I notice that people who do not spend much time alone have trouble understanding the struggle against the specter of loneliness. It’s tough to convey, because the words have become transparent from overuse. Far as we imagine we’ve come as a society, the woman alone is still viewed with a certain unease: Why isn’t she with someone? If that woman stays observant, and compassionate, she feels less and less that prickle of indictment and more and more the larger, kinder understanding that all arrangements are finally provisional. Lovers, marriages, families, careers-all turn out to have limited shelf lives: at very least, never what they seem. It’s a revelation, and a comfort. We begin to let go of a frenzy for permanence, a belief that grace is final, granted by some ineffable Other. It’s no longer a binary world. Things come and go.

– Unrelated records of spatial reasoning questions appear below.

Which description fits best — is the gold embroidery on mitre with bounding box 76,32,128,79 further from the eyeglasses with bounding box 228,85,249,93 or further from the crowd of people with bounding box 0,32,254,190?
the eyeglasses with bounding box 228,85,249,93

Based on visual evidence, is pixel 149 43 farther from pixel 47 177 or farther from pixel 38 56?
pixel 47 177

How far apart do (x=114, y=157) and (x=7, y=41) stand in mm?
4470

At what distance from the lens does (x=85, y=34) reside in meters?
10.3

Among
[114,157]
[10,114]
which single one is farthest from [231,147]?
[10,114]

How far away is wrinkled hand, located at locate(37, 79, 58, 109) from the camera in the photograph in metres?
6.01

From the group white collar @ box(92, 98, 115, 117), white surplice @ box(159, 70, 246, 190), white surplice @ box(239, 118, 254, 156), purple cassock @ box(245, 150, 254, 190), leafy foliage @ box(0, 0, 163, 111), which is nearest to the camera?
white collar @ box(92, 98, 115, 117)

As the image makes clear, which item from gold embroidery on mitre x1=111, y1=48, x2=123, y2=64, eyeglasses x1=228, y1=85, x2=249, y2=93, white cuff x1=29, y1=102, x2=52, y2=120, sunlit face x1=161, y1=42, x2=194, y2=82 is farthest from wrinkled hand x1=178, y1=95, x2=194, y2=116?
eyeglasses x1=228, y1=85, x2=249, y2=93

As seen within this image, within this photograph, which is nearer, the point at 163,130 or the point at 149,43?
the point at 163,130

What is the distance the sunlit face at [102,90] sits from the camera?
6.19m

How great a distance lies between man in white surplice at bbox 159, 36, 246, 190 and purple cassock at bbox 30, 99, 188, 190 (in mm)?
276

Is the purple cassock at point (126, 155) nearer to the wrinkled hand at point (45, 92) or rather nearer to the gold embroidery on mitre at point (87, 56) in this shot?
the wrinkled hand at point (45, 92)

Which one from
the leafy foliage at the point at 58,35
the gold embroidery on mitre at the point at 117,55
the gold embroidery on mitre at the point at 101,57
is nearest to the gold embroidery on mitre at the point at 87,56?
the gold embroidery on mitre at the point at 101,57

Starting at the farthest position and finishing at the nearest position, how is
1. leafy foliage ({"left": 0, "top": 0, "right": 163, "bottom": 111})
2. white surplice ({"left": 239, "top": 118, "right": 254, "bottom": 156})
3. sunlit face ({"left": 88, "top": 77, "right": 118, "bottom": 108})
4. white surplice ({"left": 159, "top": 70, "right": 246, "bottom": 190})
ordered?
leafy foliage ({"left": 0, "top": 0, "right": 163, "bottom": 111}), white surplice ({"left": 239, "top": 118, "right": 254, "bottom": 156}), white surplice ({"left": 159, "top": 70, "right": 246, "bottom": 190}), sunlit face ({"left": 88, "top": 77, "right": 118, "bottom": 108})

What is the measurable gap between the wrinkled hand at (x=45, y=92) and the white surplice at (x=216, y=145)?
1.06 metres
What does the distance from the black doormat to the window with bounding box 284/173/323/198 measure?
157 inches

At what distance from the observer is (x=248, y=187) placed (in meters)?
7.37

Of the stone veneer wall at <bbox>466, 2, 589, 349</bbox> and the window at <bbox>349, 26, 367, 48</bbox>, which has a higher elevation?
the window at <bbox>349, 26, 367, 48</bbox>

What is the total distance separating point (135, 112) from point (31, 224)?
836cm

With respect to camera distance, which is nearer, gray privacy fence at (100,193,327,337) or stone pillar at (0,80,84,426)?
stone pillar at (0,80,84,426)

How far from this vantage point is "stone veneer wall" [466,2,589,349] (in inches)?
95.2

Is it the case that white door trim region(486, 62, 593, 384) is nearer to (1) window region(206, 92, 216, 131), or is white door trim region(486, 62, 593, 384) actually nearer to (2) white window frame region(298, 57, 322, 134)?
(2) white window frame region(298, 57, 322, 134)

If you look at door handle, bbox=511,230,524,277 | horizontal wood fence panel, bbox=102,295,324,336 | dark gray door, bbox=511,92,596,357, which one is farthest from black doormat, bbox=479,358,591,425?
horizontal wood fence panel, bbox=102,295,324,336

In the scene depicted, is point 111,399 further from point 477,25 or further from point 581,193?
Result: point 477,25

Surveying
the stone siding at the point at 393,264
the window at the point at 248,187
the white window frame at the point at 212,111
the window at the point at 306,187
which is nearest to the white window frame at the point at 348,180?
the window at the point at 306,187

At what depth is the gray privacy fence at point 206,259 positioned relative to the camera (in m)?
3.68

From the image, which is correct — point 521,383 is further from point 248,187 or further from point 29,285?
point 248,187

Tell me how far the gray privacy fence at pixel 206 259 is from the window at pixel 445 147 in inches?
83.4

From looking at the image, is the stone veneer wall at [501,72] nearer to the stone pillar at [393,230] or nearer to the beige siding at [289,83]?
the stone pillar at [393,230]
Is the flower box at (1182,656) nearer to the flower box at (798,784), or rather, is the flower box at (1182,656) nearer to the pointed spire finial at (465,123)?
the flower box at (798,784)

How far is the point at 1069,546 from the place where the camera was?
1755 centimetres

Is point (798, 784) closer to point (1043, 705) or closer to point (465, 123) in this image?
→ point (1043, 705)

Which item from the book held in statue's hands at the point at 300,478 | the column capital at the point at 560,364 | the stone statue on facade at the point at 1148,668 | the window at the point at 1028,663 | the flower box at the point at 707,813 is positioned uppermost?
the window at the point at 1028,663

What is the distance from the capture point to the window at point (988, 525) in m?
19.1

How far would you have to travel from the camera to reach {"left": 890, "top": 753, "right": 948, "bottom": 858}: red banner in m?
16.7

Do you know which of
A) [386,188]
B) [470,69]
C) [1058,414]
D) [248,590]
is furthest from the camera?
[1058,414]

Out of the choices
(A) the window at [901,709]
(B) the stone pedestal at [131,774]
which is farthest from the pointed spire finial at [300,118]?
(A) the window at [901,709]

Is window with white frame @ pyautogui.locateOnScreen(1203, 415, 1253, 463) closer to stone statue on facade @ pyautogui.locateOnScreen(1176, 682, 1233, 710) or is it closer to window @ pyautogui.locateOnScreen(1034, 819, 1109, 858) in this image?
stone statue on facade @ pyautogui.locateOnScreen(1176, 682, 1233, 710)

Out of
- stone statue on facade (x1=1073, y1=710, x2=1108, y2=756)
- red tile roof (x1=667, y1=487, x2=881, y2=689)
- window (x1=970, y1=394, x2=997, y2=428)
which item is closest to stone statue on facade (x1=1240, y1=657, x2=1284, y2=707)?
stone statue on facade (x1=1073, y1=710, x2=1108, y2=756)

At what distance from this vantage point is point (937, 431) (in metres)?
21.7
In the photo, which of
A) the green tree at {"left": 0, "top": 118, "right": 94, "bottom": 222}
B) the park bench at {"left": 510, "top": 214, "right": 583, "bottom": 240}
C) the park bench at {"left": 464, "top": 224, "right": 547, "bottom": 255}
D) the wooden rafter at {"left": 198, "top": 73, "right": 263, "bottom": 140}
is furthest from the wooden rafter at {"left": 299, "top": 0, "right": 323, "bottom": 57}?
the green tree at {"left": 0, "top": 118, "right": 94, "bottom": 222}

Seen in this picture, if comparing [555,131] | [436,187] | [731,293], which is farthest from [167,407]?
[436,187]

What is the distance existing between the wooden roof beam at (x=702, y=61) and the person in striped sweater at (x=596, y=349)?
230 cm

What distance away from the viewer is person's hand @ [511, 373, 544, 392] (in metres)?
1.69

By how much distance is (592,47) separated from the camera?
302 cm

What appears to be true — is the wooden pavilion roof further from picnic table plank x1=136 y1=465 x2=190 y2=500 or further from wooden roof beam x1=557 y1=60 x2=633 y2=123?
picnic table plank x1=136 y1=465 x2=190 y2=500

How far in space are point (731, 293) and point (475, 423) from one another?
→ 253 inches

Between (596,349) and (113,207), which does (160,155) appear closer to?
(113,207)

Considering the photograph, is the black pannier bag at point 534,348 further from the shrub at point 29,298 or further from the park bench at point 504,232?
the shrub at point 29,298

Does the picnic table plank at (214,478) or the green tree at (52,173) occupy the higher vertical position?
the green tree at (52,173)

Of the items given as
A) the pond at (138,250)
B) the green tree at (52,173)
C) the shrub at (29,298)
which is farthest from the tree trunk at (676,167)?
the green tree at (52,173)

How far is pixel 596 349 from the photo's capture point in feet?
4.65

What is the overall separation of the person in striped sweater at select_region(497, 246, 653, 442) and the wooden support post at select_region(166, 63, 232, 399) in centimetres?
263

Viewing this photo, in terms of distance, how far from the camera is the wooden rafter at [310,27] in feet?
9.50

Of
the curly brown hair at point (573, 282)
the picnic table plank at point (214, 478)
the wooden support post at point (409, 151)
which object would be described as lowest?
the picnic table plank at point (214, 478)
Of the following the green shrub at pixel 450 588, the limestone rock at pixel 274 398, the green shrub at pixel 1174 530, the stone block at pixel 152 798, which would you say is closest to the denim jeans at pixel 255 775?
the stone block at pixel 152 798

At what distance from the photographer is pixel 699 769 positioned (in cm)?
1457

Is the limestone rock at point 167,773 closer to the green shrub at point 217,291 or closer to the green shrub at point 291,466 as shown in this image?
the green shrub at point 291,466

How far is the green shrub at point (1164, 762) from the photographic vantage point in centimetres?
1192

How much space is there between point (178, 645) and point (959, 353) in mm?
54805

But we are never so detached as to be immune to longing. Composer Marvin Hamlisch once described returning to his apartment after a glittery evening of winning several Oscars for his music. Puffed with glory as he walked to his door, he suddenly wilted upon opening it. He’d just won three Oscars, been hailed and adored-and then he was gazing at his unchanged apartment, empty and dark and silent, realizing that the cat litter needed changing. What did the fame and fortune matter, if there were not something deeper, warmer, more abiding and palpable than a roomful of trophies, awaiting him where it counted?

A shrewd friend of mine, who is not American, snorts with impatience at this plaintive little parable. “Why do Americans always imagine it should ever be any other way?” he demands. “We all have to face the same mundanenesses, the same terrors. We’re all born alone; we’re all going to die alone some day. It is the cat litter which is transcendent, not the Oscars!”

I have to laugh. My friend’s point echoes the familiar Zen adage, “Before satori, chop wood and carry water; after satori, chop wood and carry water.” And this vision-of being both humbled and exalted in simple acts of daily attention; of being profoundly moved by the passionate persistence of the life in and around us-brings me squarely back to the mysterious joy of living quietly alone. The late Raymond Carver wrote:

And did you get what

you wanted, from this life, even so?

I did.

And what did you want?

To call myself beloved, to feel myself beloved on the earth. END ITALIC

The music of streets and seasons, an old flannel shirt: the woman alone finds her belovedness in unexpected ways.